İşte o açıklamanın içeriği: Çalışma hayatının temel unsurlarından biri olan asgari ücretin tespiti konusunda tüm taraflar tekliflerini, görüş ve önerilerini sundu. Herkes aynı gemide yol alıyor. İşçi olmadan işverenin, iş veren olmadan işçinin var olması mümkün değildir anlayışla hareket ederek ve 2018 yüksek enflasyon ile eriyen ücretlerinde dikkate alınarak asgari ücretin belirlenmesi gerekir.
"Asgari ücret çalışma hayatının ücret politikalarının da en alt sınırını ortaya koymakta.
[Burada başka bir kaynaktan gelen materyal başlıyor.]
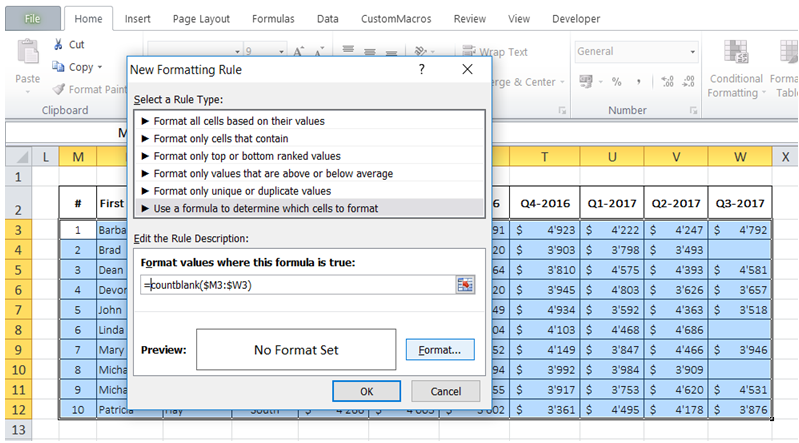 excel automatically highlight non empty fields or rows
Bu yönüyle tüm çabaların asgari ücretle yaşayan yaklaşık 7 milyon işçinin yaşanabilir bir ücrete kavuşması en büyük arzumuz ve mücadelemiz” Taşeron firmalardan kadroya geçen işçiler geçiş sürecinden sonra bir takım sıkıntılar yaşanmaya devam etmektedir. Sıkıntıların ilkini, hiç kuşkusuz, eriyen ücretler oluşturmaktadır.
Kadroya geçirilmiş olan yaklaşık 1 milyon çalışanın ücret ve sosyal hakları, 2015 yılında Yüksek Hakem Kurulu tarafından bağıtlanmış olan toplu iş sözleşmesi hükümlerine göre ödenmektedir. 3 yıl önceden bugünün koşullarını öngörmek mümkün olamamıştır. Ülkemiz ekonomik krizle karşı karşıya kalmıştır. Yaşanmakta olan yüksek döviz, yüksek faiz ve enflasyon baskısı nedeniyle, çalışanların ücretlerinin satın alma gücünün azaldığı ve YHK kararı ile belirlenen ücret ve sosyal hakların yetersiz kaldığı görülmektedir. Çalışanlar, sebebi olmadıkları ekonomik krizin faturasını ödemek durumunda bırakılmıştır.
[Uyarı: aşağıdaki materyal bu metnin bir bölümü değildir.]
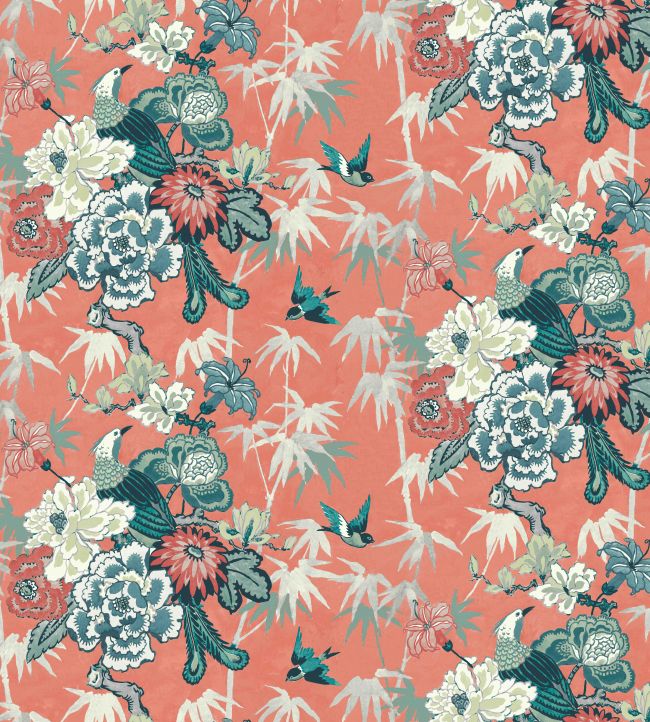 Maluku Fabric by Arley House Coral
Bu nedenle, çalışanların ücret ve sosyal haklarının yüksek enflasyon karşısında korunması ve günün koşullarına uygun hale getirilebilmesi için yeni bir düzenleme yapılmasına ihtiyaç bulunmaktadır. Bu çerçevede konunun, taraflar arasında kamu toplu iş sözleşmeleri çerçeve protokolü yahut kamu çerçeve protokolü ile ele alınarak düzenlenmesi mümkündür. Çalışanlar enflasyona ezdirilmemeli, mağdur edilmemelidir. Bu kapsamda diğer sıkıntıyı ilave tediye sorunu, daha açık ifadeyle; ilave tediye adaletsizliği oluşturmaktadır.
İlave tediye sorunu
696 sayılı KHK ile kamu kurum ve kuruluşlarının sürekli işçi kadrolarına geçirilen çalışanlar, 6772 sayılı kanun kapsamında yılda 52 yevmiye tutarında ilave tediye almakta iken, yerel yönetimlerin şirketlerinde belirsiz süreli iş sözleşmesi ile çalışmakta olan işçiler -yargı iştirakleri ile oluşan teamül gereğince-, kanunun kapsamında olmadıkları gerekçesi ile ilave tediyeden yararlanamamaktadır.
Bu durum kamu kurumları ile yerel yönetim kuruluşlarında çalışan işçiler arasında ve yerel yönetim kuruluşlarının sürekli işçi kadrolarında çalışan işçiler ile yerel yönetimlerin iktisadi teşekküllerinde (belediye şirketleri)çalışan işçiler arasında farklı uygulamaya sebebiyet vermektedir. Adil olmayan bu durum, özellikle yerel yönetimlerin iktisadi teşekküllerinde (belediye şirketleri)çalışanları derinden yaralamaktadır. Sorun, gerçekleştirilecek bir düzenleme ile bir an önce çözüme kavuşturulmalı, kurum, kuruluş ve iktisadi teşekküller arasında çifte standarda son verilmelidir.